(Foto: Divulgação / PMDI)
Em 21 de junho de 2025, o Serviço de Atendimento Móvel de Urgência (SAMU) de Dois Irmãos completou 14 anos como pilar vital no socorro à população. Com atendimento ágil em emergências médicas, o serviço já se tornou essencial, atuando em cenários críticos que vão de residências a rodovias.
Estrutura e abrangência
A base do SAMU está estrategicamente localizada no Centro da cidade, ao lado da Emergência 24h. Com uma ambulância equipada para atendimentos 24 horas, o serviço cobre não apenas Dois Irmãos, mas também municípios vizinhos, como Morro Reuter, Ivoti (trecho da BR-116 até a Tenda do Umbu), Santa Maria do Herval (VRS 875) e estradas intermunicipais que ligam a Campo Bom, Sapiranga e Ivoti.
Atualmente, a equipe é composta por três técnicos de enfermagem (Gilberto Backes, Jardel Kunz e Samuel Peters), três condutores (Cleomar Volkweis, Delmar Pich e Paulo da Silva), e uma coordenadora de enfermagem (Soeli Maria Arnold).
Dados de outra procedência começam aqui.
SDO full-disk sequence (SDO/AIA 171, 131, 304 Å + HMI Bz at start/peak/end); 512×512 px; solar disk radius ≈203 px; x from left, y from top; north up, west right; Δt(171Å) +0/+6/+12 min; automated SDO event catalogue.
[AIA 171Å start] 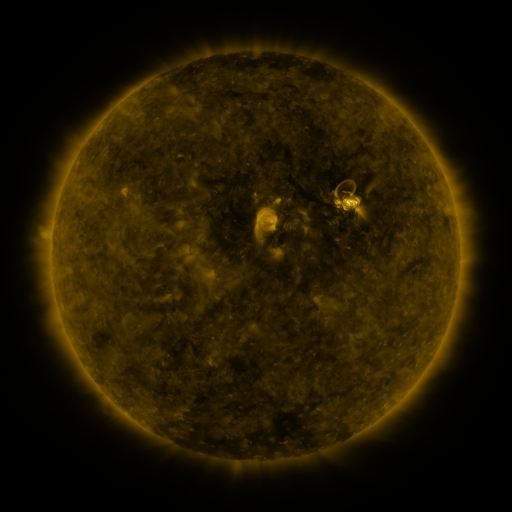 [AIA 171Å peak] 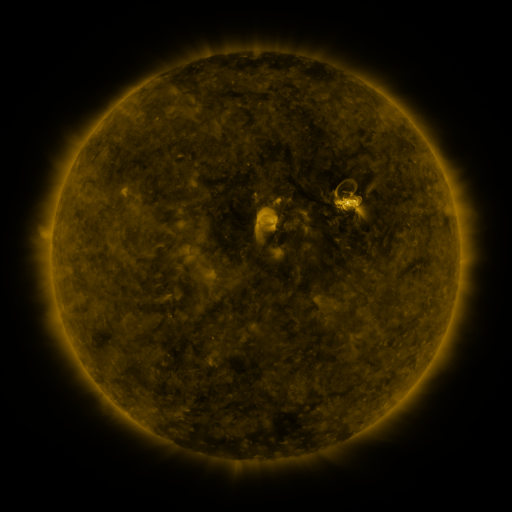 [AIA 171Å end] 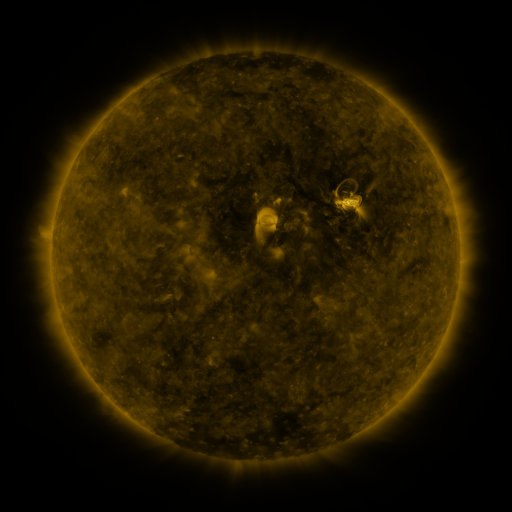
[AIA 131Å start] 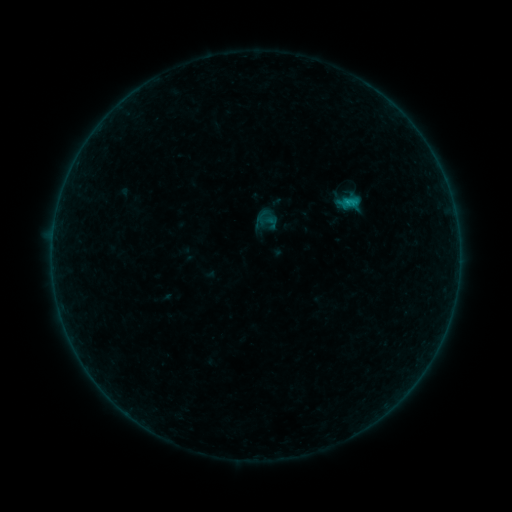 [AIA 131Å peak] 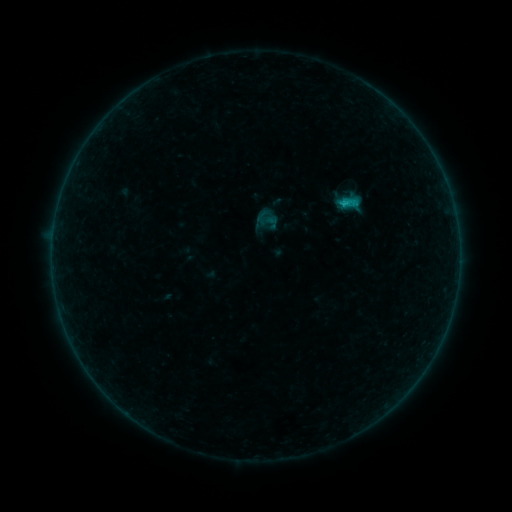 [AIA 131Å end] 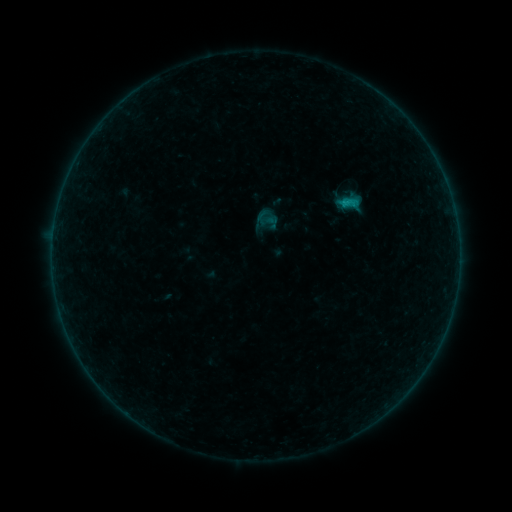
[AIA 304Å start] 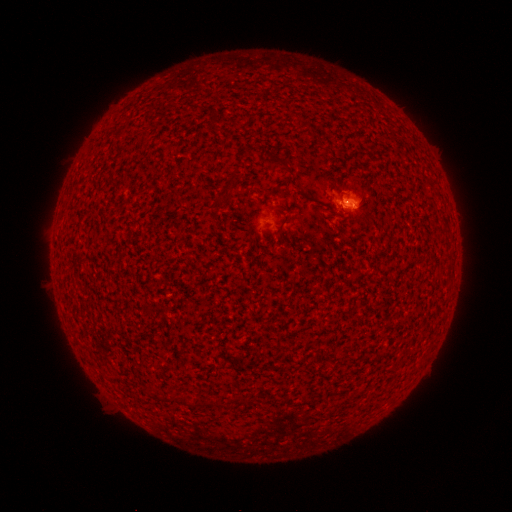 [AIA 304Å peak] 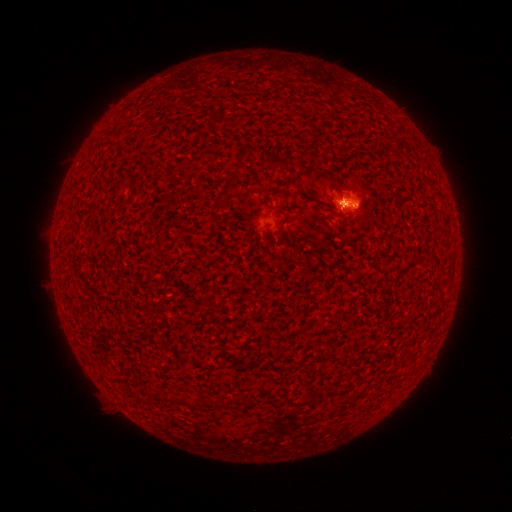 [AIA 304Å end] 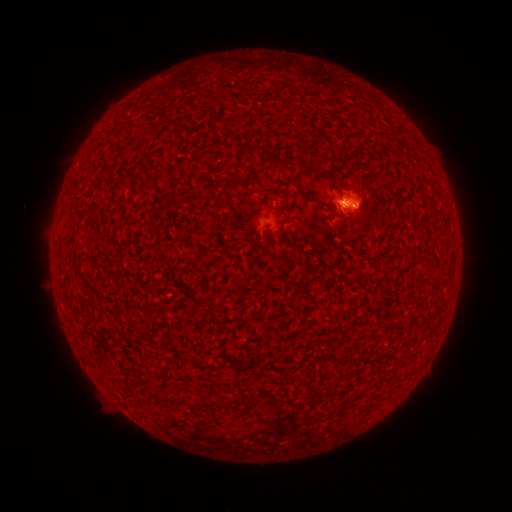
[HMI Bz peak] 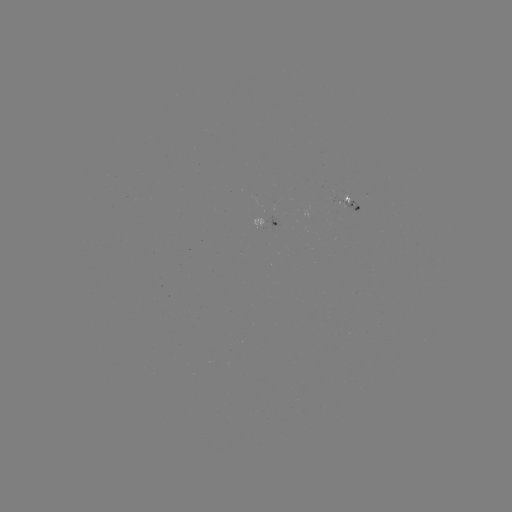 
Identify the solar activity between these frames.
B4.4 flare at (344, 205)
Os turnos são intensos: enfermeiros atuam em escalas de 12 horas de trabalho por 24 de descanso, enquanto condutores cumprem 24 horas de serviço, seguidas de 48 horas de folga. Mensalmente, a única ambulância disponível responde de 70 a 80 emergências, conforme dados da coordenação.
Quando e como acionar o SAMU?
Ligue 192 exclusivamente em situações de risco iminente de vida, casos urgentes que precisam de atendimento imediato. Desde AVC, suspeita de infarto, até traumas graves e ferimentos profundos, o SAMU atende a todo tipo de emergência.
Uma vez discado o 192, a chamada vai para a central de regulação em Porto Alegre, onde um médico colhe dados básicos, analisa a gravidade, orienta primeiros socorros e decide o envio da ambulância. Alertados por um dispositivo interno, os socorristas enfim partem com equipamentos prontos. Em locais de difícil acesso, casos mais complexos, acidentes, vítimas presas e Parada Cardiorrespiratória (PCR), contam com o apoio dos bombeiros.
A voz da experiência
Soeli Maria Arnold, 53 anos, enfermeira há 25 e coordenadora do SAMU há dois, destaca os desafios diários. Ela gerencia escalas e a logística operacional. “As ocorrências mais comuns são acidentes de trânsito, quedas, traumas, sintomas de infarto, hipoglicemia e, principalmente no inverno, AVCs”, afirma.
A equipe conta com profissionais treinados constantemente com cursos de atendimento pré-hospitalar e suporte básico de vida. “O importante é ter os equipamentos prontos e checar os sinais vitais. O resto sempre vai depender do caso”, ressalta.
A enfermeira reforça as orientações à população ao ligar para o SAMU: continuar na linha com o médico e responder a todas as perguntas corretamente é essencial para a análise do caso. “O mais importante é manter a calma e não desligar”, aconselha.
Nos 14 anos de atuação, o SAMU consolidou-se entre o desespero e o cuidado. Sua eficiência depende não apenas da dedicação de profissionais como Soeli e sua equipe, mas também do uso consciente pela comunidade. Ligar para o 192 só em emergências reais garante que o socorro chegue a quem mais precisa. Em um serviço onde minutos definem destinos, cada chamado responsável é um ato de cidadania.